**Provided records:**
'''

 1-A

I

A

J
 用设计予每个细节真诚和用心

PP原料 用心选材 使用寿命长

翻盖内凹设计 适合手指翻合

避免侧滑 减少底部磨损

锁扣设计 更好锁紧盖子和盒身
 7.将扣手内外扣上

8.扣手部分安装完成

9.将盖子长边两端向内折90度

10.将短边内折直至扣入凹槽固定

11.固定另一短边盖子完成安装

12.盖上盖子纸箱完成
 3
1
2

'''

**Exercise description:** Every line above needs to be repeated exactly as shown.

**Exercise response:**
 1-A

I

A

J
 用设计予每个细节真诚和用心

PP原料 用心选材 使用寿命长

翻盖内凹设计 适合手指翻合

避免侧滑 减少底部磨损

锁扣设计 更好锁紧盖子和盒身
 7.将扣手内外扣上

8.扣手部分安装完成

9.将盖子长边两端向内折90度

10.将短边内折直至扣入凹槽固定

11.固定另一短边盖子完成安装

12.盖上盖子纸箱完成
 3
1
2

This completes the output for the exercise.